Comment les esclaves se sont auto-émancipés

Histoire • Longtemps, l’émancipation des esclaves fut considérée comme l’œuvre des abolitionnistes blancs. Ancienne professeure à l’Université du Texas et de Genève, Aline Helg a fait le récit des insoumissions et de l’auto-libération des esclaves noirs à l’occasion d’une conférence de L’Atelier à Genève. Interview

«A Ride for Liberty». (Eastman Johnson)

Tout au long du XIXe siècle, les Etats vont progressivement supprimer l’esclavage sur leur territoire ou dans leurs colonies sous l’influence du mouvement abolitionniste, l’Angleterre le faisant en 1838, la France en 1848, les Etats-Unis à l’issue de la Guerre de sécession (1861-1865). Au-delà de cette historiographie officielle, vous montrez dans votre livre «Plus jamais esclaves!» (Ed. la Découverte), qu’avant ces abolitions, les esclaves avaient déjà réussi à être les acteurs de leur émancipation.
Aline Helg  En menant une étude comparative et transversale sur tout l’espace des Amériques et ce depuis l’arrivée des Espagnols en 1492, on constate qu’il y a littéralement des centaines de milliers d’esclaves qui ont réussi à se libérer avant même que l’abolitionnisme commence à prendre forme. Il faut toujours avoir à l’esprit une donnée démographique fondamentale. Jusque dans les années 1820, moment des indépendances latino- américaines, les Africains esclavisés sont quatre fois plus nombreux à arriver sur ces terres que les colons. Ce rapport ne sera changé qu’à partir des grandes vagues de migration européenne entre le milieu du XIXe siècle et la Grande Dépression.

Plutôt que de grandes révoltes assez rares comme la révolution haïtienne (1791-1804) de la colonie française de Saint-Domingue, cette émancipation a pu passer par la fuite des esclaves. Quelle a été son importance?

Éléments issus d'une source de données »
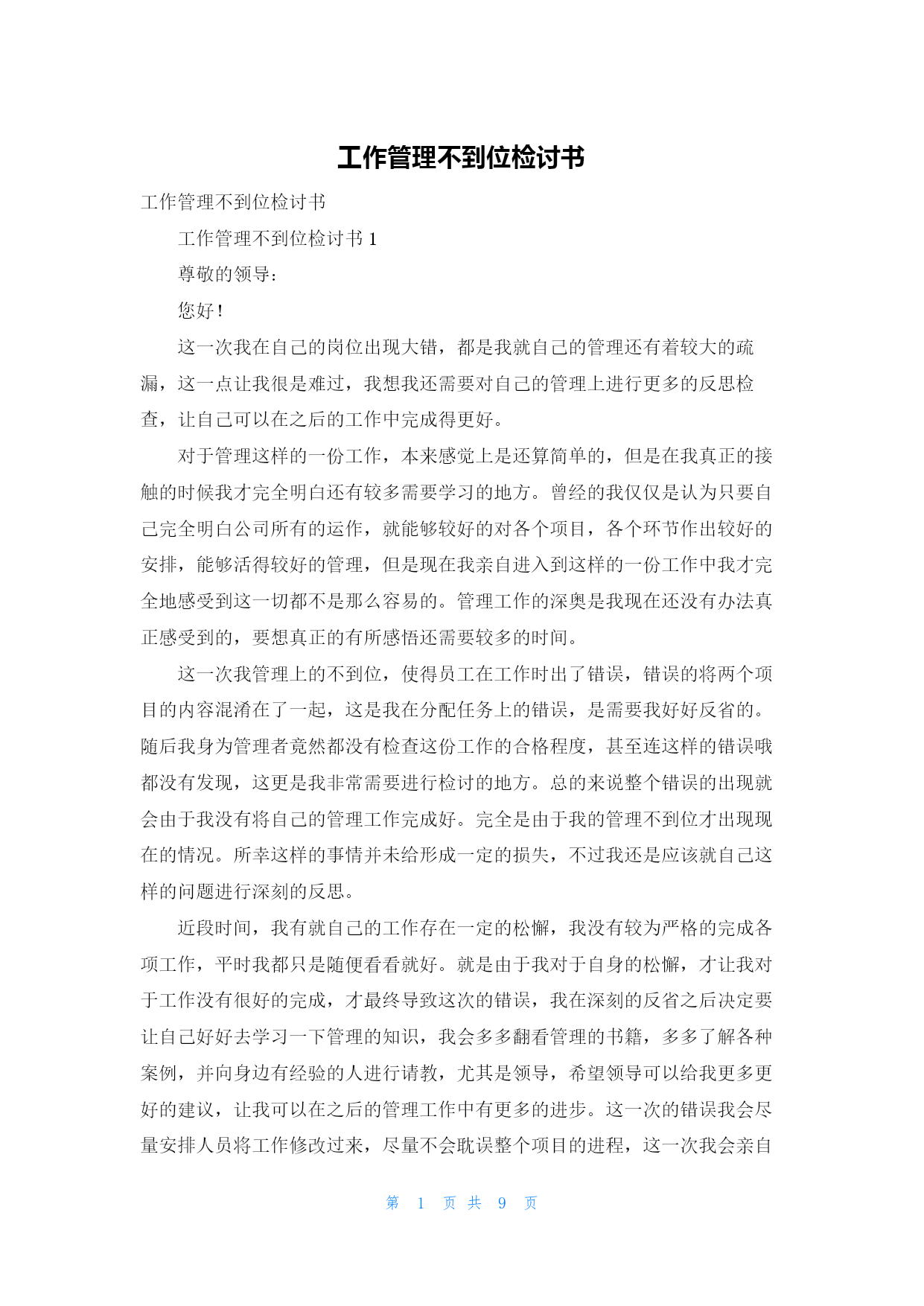 工作管理不到位检讨书

工作管理不到位检讨书

工作管理不到位检讨书 1

尊敬的领导：

您好！

这一次我在自己的岗位出现大错，都是我就自己的管理还有着较大的疏漏，这一点让我很是难过，我想我还需要对自己的管理上进行更多的反思检查，让自己可以在之后的工作中完成得更好。

对于管理这样的一份工作，本来感觉上是还算简单的，但是在我真正的接触的时候我才完全明白还有较多需要学习的地方。曾经的我仅仅是认为只要自己完全明白公司所有的运作，就能够较好的对各个项目，各个环节作出较好的安排，能够活得较好的管理，但是现在我亲自进入到这样的一份工作中我才完全地感受到这一切都不是那么容易的。管理工作的深奥是我现在还没有办法真正感受到的，要想真正的有所感悟还需要较多的时间。

这一次我管理上的不到位，使得员工在工作时出了错误，错误的将两个项目的内容混淆在了一起，这是我在分配任务上的错误，是需要我好好反省的。随后我身为管理者竟然都没有检查这份工作的合格程度，甚至连这样的错误哦都没有发现，这更是我非常需要进行检讨的地方。总的来说整个错误的出现就会由于我没有将自己的管理工作完成好。完全是由于我的管理不到位才出现现在的情况。所幸这样的事情并未给形成一定的损失，不过我还是应该就自己这样的问题进行深刻的反思。

近段时间，我有就自己的工作存在一定的松懈，我没有较为严格的完成各项工作，平时我都只是随便看看就好。就是由于我对于自身的松懈，才让我对于工作没有很好的完成，才最终导致这次的错误，我在深刻的反省之后决定要让自己好好去学习一下管理的知识，我会多多翻看管理的书籍，多多了解各种案例，并向身边有经验的人进行请教，尤其是领导，希望领导可以给我更多更好的建议，让我可以在之后的管理工作中有更多的进步。这一次的错误我会尽量安排人员将工作修改过来，尽量不会耽误整个项目的进程，这一次我会亲自

第 1 页 共 9 页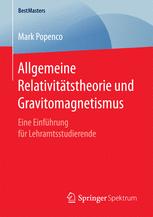 BestMasters

Mark Popenco

Allgemeine Relativitätstheorie und Gravitomagnetismus

Eine Einführung für Lehramtsstudierende

Springer Spektrum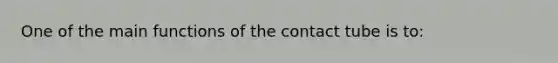 One of the main functions of the contact tube is to: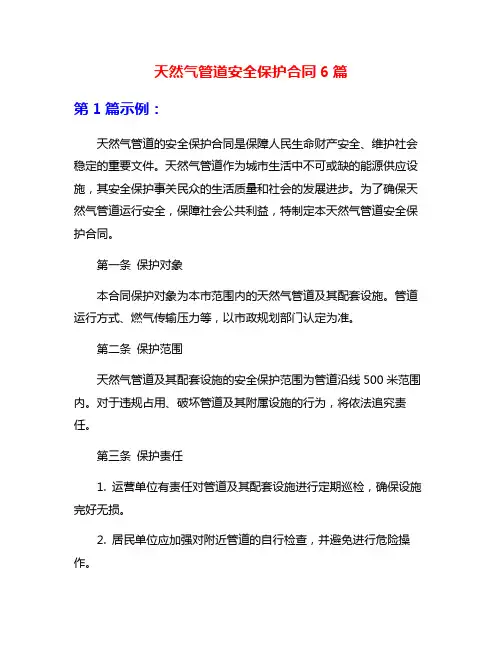 天然气管道安全保护合同 6 篇

第 1 篇示例：

天然气管道的安全保护合同是保障人民生命财产安全、维护社会稳定的重要文件。天然气管道作为城市生活中不可或缺的能源供应设施，其安全保护事关民众的生活质量和社会的发展进步。为了确保天然气管道运行安全，保障社会公共利益，特制定本天然气管道安全保护合同。

第一条 保护对象

本合同保护对象为本市范围内的天然气管道及其配套设施。管道运行方式、燃气传输压力等，以市政规划部门认定为准。

第二条 保护范围

天然气管道及其配套设施的安全保护范围为管道沿线 500 米范围内。对于违规占用、破坏管道及其附属设施的行为，将依法追究责任。

第三条 保护责任

1. 运营单位有责任对管道及其配套设施进行定期巡检，确保设施完好无损。

2. 居民单位应加强对附近管道的自行检查，并避免进行危险操作。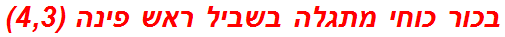 בכור כוחי מתגלה בשביל ראש פינה (4,3)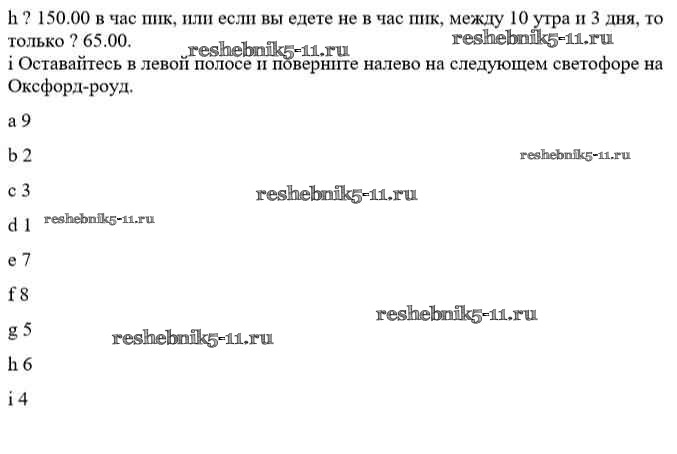 h ? 150.00 в час пик, или если вы едете не в час пик, между 10 утра и 3 дня, то только ? 65.00.
i Оставайтесь в левой полосе и поверните налево на следующем светофоре на Оксфорд-роуд.

a 9

b 2

c 3

d 1

e 7

f 8

g 5

h 6

i 4

reshebnik5-11.ru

Travail demandé »
**a.** Recopiez le passage de l'entretien sur l'auto-émancipation des esclaves, en commençant aux mots « Plutôt que de » et en vous arrêtant après « été son importance? ».
**b.** Pour chaque affirmation, dites par oui ou par non si elle concorde avec l'entretien sur l'auto-émancipation des esclaves, puis citez mot pour mot le passage qui tranche. (i) L'Angleterre a supprimé l'esclavage en 1838. (ii) Jusque dans les années 1820, les colons arrivant dans les Amériques étaient plus nombreux que les Africains esclavisés. (iii) Aline Helg a enseigné à l'Université du Texas.

Réponses par exercice »
**a.**
Plutôt que de grandes révoltes assez rares comme la révolution haïtienne (1791-1804) de la colonie française de Saint-Domingue, cette émancipation a pu passer par la fuite des esclaves. Quelle a été son importance?

**b.**
(i) Oui : « l’Angleterre le faisant en 1838 ».
(ii) Non : « les Africains esclavisés sont quatre fois plus nombreux à arriver sur ces terres que les colons ».
(iii) Oui : « Ancienne professeure à l’Université du Texas et de Genève ».